Personal Statement

I have had my future planned out for as long as I could remember. Go to college. Get into law school. Work for the government. Do good for others. While acting, directing, and playwriting had been a much needed outlet for me for many years, theatre was never a part of that plan.


But by the time I got to college, I was no longer satisfied with that path. I was disillusioned and disturbed by systemic injustices and a political culture of division in need of healing. I turned increasingly to theatre, using it to channel my frustrations. In 2019 I directed a play I wrote about our flawed education system, and in 2021 I directed a production of Sarah Treem’s When We Were Young and Unafraid amidst mounting attacks on women’s rights. Theatre went from being an outlet to how I realize my sense of civic responsibility. I want to live a fulfilling life at the intersection of what I am passionate about and what allows me to advocate for the greater good. Though pursuing a career as a director comes with hard realities, I am committed to finding that intersection through theatre.

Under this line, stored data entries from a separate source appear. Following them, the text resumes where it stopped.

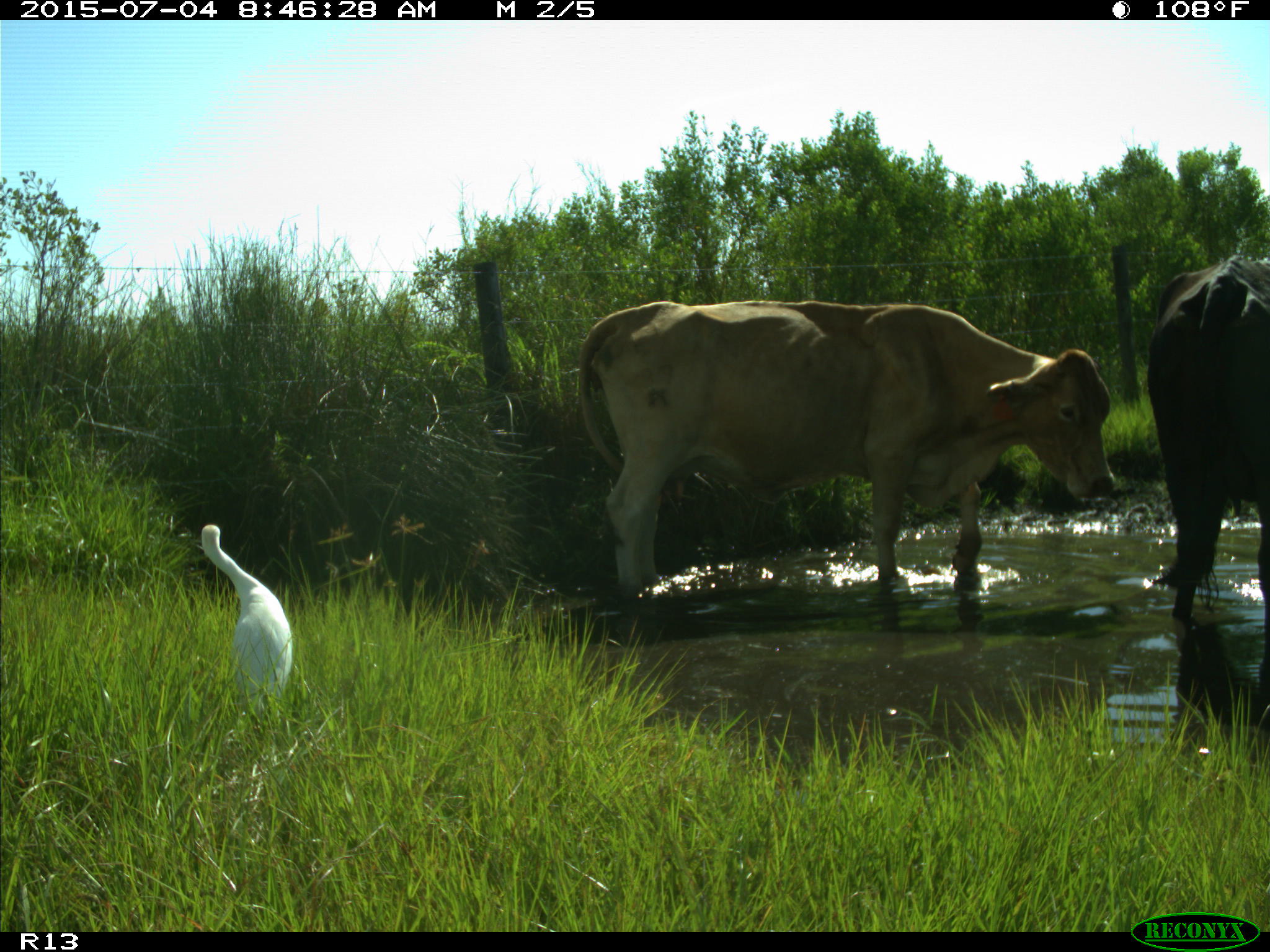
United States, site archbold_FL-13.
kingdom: Animalia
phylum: Chordata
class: Mammalia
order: Artiodactyla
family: Bovidae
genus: Bos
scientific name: Bos taurus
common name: domestic cow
Bos taurus (domestic cow).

As an early career director, gaining more professional, academic, and artistic experience has been my primary focus. Over the last several years, I have assisted established directors and directed my own productions, gaining real world experience, making valuable mistakes, and creating my own opportunities where I could not find them. I have taken courses in theatre history, Western dramatic literature, acting method, and directing fundamentals, giving me the chance to understand and critique contemporary conventions of theatre and performance. I have also taken several design and technical courses, balancing my understanding of the production process as a whole. Hoping to learn from artists outside my community, I applied for and was accepted into the 2021 Yale Summer Session course “A Practical Approach to Directing”, the youngest member of that year’s cohort. There I learned tools to approach rehearsing, staging, movement, script analysis, and design. Here I internalized Peter Brook’s mantra to ‘hold on tightly, let go lightly’. Now, I make collaboration the focus of any rehearsal process I lead, trusting that whatever we create together is better than what one person’s vision would yield.

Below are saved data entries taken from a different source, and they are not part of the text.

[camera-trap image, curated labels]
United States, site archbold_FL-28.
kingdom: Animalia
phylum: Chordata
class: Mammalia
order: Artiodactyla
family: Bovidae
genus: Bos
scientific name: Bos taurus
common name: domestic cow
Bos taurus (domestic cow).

Because I see theatre as a way to imagine the world as it should be, it is vital that my work with actors aligns with the values I espouse. I am increasingly aware of the privilege I have, as well as the legacy of inequality and harm that BIPOC artists have faced. To implement better practices and create safer spaces for play and discovery, I recognize I need to take an active role in improving my theatre community. I was accepted to my theatre department’s Inclusion, Diversity, Equity, and Accessibility Council where I help advocate for actively anti-racist practices. Inspired by our work and recognizing the extent of learning I have left to do, I am writing my honors thesis on how to prioritize care in rehearsals and empower actors with unscripted and improvised exercises.

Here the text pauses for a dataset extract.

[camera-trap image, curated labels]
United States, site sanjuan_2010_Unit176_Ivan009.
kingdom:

Given my academic and professional ambitions, I believe graduate school would be a transformative next step. The chance to study responsible, innovative artistry under experienced practitioners in a graduate program would be invaluable. Graduate training also offers the chance to work with peers who are making tomorrow’s theatre today. Whether I can collaborate with a Playwriting MFA program or connect with local dramatists, I want to continue working with the way aspiring playwrights are shaping theatre canon. I know that graduate school would be the perfect laboratory to build these experiences. While graduate school would help me navigate my journey as an early career director, it would also help me pursue my long-term ambitions. I hope one day to teach theatre and directing at an institution of higher education, galvanizing a new generation of creators much like my professors and mentors have for me. There is no better way to study best practices than from the experts already on that path.

While my plans have changed from just three years ago, what has not changed is my commitment to responsible citizenship and pursuing progress through art. If being a student and young director has taught me anything, it is that I do not have all the answers. What I do have is a lot of questions, questions I hope to explore further in a graduate program’s environment of collaboration and creativity.